Starting Uni?

Follow this guide to a sucessful first year at university

Horticulture hippies sprawled on the grass, college jocks and sorority queens…Or that all embracing awe inspiring professor challenging you to delve into the depths of your intellectual consciousness. Umm you may want to ditch the Hollywood guide to university and really get prepared.

Gap Years and Choosing a Degree

Despite 13 or so years to think about what they want to be most students have absolutely no idea about choosing a career path upon completing VCE.
Enrolment and course selections are often made on the premise of status, lucrative career prospects or adequate enter requirements with less consideration to genuine interests.

Sydney University educational psychologist Professor Andrew Martin finds students taking a year in between high-school and university to travel or work are more refreshed and open minded enabling them to better adapt to university life, “Gap years can be a useful time for those students who are uncertain in their post school plans or are less academically motivated upon completing school.”

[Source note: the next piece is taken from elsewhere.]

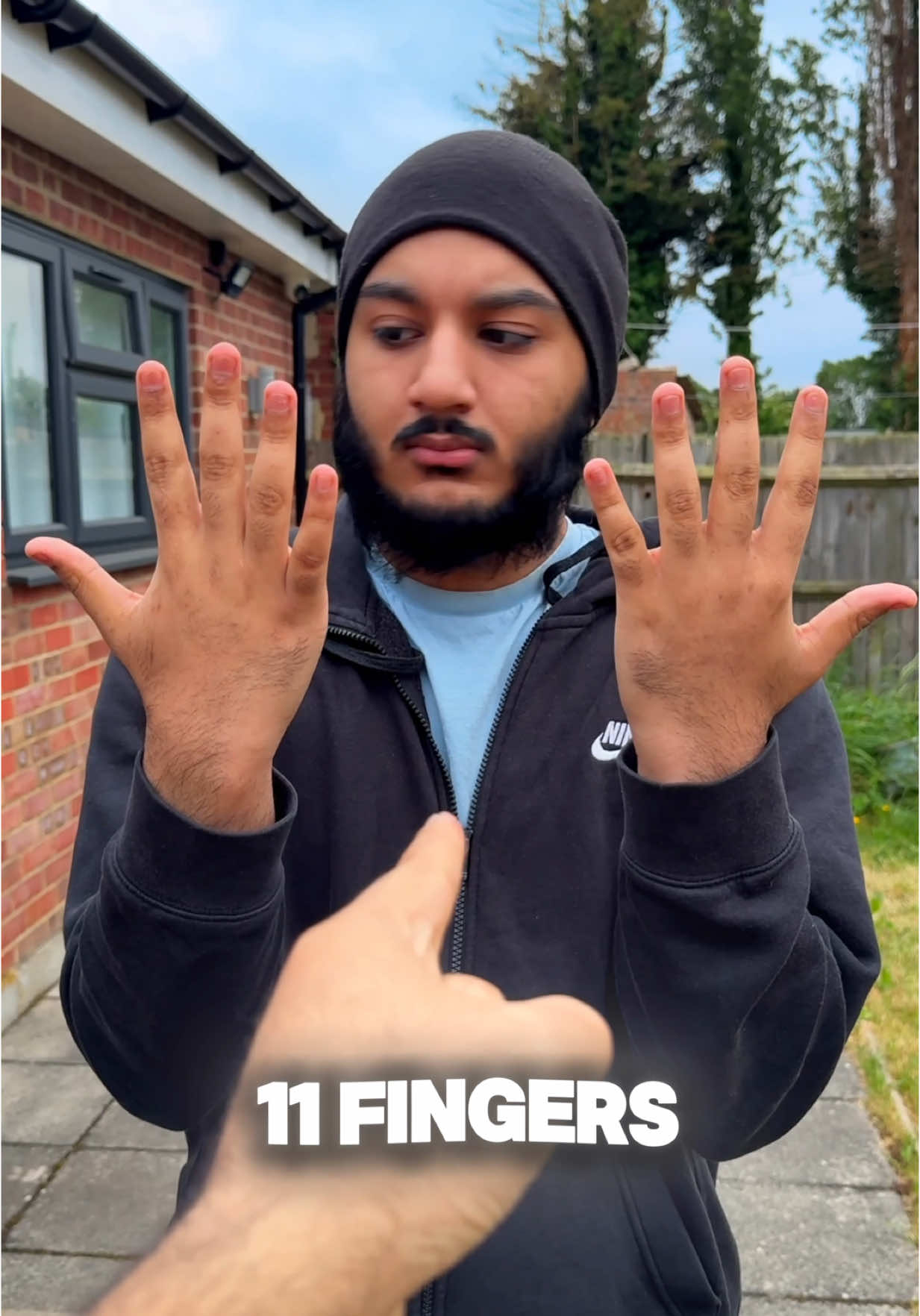 A post by @arshsoni on TikTok caption: You have 11 FINGERS! 😱🤣 (How) Follow for more! ✨ #magic #trick #wow #how #illusion #confusing #math #arshsoni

With 1 in 5 Australian university students failing to complete their tertiary studies the University of Melbourne aimed to address completion rates by introducing a new academic model in 2008.

The ‘Melbourne Model’ has first year students selecting from a range of undergraduate degrees from arts to sciences designed to lay the foundations of scholarship. Upon completing the 3 year courses students will hopefully be better equipped to select a post graduate degree in a professional field such as teaching or law.

“Talking to final year students is the best indication of what to expect from your degree and which are the best subjects to choose.” Sophia Floudiotis, 19

Expectations versus Reality

First year students may expect subjects to be a continuation of where they left off at high school. Correction- university challenges you to question things you’ve been taught.

Entering classes with an open mind and willingness to adapt to new ways of thinking is paramount.

“Expecting uni life to be like American shows led me to be disappointed with the social scene. It was alot more difficult to gain new friends as people weren’t hanging around campus between breaks and after classes.” Chris Theodoulou, 21

“From what you hear the load of work is a lot less and easier…Boy that’s wrong! It is more easier to fall behind than high school.” Annmarie Geros, 19

The trap of the contact hours

Depending on your course, contact hours can range anywhere from 35 to just 10 hours per week!

But don’t be fooled by equating less hours to less commitment. The bulk of learning occurs outside of class where it is important not to underestimate the time needed to complete weekly readings, essay research and referencing.

Teacher feedback and communication is infrequent so swapping emails with fellow peers is the best way to stay informed especially during absence as teachers won’t chase you down

“Without teachers to drive you it’s all up to you to manage your time effectively by balancing your social life against a disciplined study plan.” Stephanie Raios, 19

The social network

Creating a balance between work and play is essential for staying on top of things and feeling energized.

Study groups are a great way to condense heavy learning materials, maximize comprehension and allow you more free time. Your new peer community isn’t as pigeon holed as high school evident from the number of quirky clubs and social events around.

Lex Georgiou, president of the National Union of Greek Australian students says Hellenic university societies provide great social networks for first years,

“There are opportunities to meet new people, engage in Hellenic culture and continue the legacy of Greek-Australian students.”

“I actually haven’t joined any clubs but I created SUGAS -Swinburne University Greek Association and have met many new people.” Alexander Mexias, 19
“Try to establish your party and study habits early on. After first semester it’ll all be easier to manage.” Isabelle Petrou, 19

First week check list

• Attend Orientation Week to collect maps, information on library tours and study skills/referencing workshops
• Establish a good report by introducing yourself to all your lecturers and teachers
• Print lecture slides to ease note taking
• Use a map on the first day to locate all your classrooms for the semester
• Print and read unit guides writing each assessment and due date on a calendar or white-board.